Don Johnson

Posted on Mar 25

I Built a Stream Processor That Only Recomputes What Changed

#ocaml #distributedsystems #streamprocessing #performance

I spent weeks studying how incremental computation works in production trading systems. Not the papers. The actual implementations. How self-adjusting computation engines track dependencies, propagate changes, and avoid redundant work.

One thing kept bothering me: the model is incredibly powerful, but it's locked inside single-process libraries. If you want surgical recomputation — where changing one input only touches the nodes that actually depend on it — you have to give up distribution. If you want distribution, you're back to recomputing entire windows on every tick.

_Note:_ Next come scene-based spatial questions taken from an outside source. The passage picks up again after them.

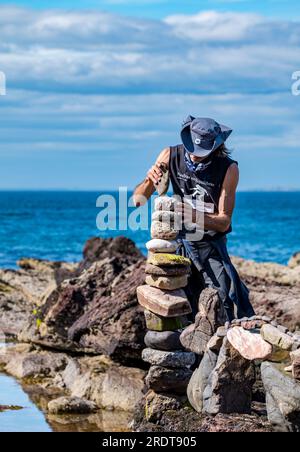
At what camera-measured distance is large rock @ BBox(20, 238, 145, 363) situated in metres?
13.5

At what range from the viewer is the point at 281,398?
30.5 feet

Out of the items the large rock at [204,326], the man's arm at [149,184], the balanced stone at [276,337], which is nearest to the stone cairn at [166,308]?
the large rock at [204,326]

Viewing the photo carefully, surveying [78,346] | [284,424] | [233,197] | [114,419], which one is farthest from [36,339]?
[284,424]

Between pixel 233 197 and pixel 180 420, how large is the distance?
7.22 feet

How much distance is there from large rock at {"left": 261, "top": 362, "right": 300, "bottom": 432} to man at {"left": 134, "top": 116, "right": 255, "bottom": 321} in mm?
1677

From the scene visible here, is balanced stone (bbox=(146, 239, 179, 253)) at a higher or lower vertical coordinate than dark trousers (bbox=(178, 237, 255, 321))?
higher

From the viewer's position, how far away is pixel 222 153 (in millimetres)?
11219

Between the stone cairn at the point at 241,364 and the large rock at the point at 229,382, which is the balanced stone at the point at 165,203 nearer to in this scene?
the stone cairn at the point at 241,364

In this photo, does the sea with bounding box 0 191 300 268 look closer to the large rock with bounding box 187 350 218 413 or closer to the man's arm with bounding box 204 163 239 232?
the man's arm with bounding box 204 163 239 232

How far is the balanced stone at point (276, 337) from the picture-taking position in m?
9.45

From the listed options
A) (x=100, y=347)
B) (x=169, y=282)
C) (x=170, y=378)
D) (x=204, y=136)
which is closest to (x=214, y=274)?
(x=169, y=282)

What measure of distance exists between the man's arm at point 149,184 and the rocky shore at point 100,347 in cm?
187

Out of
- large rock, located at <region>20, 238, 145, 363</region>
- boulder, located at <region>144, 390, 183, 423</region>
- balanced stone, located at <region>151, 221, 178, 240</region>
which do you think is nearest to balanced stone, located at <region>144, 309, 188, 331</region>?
boulder, located at <region>144, 390, 183, 423</region>
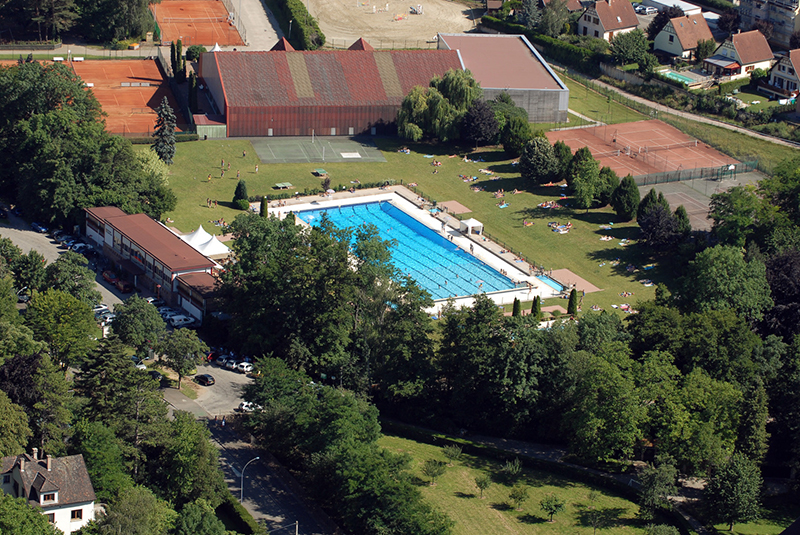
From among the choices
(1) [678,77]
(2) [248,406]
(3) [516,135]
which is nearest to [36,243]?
(2) [248,406]

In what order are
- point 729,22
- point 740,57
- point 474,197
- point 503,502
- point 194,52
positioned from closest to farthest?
1. point 503,502
2. point 474,197
3. point 740,57
4. point 194,52
5. point 729,22

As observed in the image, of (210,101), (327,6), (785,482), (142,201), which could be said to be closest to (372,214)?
(142,201)

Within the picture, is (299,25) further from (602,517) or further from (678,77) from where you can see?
(602,517)

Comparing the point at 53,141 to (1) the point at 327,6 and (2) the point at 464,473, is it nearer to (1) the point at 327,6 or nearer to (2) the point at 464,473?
(2) the point at 464,473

That gap is where Ripple came from.

The experiment that started it

I built a prototype. A simple incremental graph: 10,000 leaf nodes (one per stock symbol), each feeding through a map node into a fold that aggregates them all. The question was simple: when one leaf changes, how many nodes actually need to recompute?

The answer should be 3. The leaf, its map, and the fold. Not 10,000. Not 40,000. Three.

The first implementation used a linear scan to find dirty nodes. It worked, but stabilization took 27 microseconds at 10,000 symbols. That sounds fast until you multiply it by the event rate. At 100K events per second, you're spending 2.7 seconds per second just on stabilization. The math doesn't work.

So I replaced the linear scan with a min-heap ordered by topological height. Nodes get processed parents-before-children, and only dirty nodes enter the heap. The same stabilization dropped to 250 nanoseconds. That's a 100x improvement from one data structure change.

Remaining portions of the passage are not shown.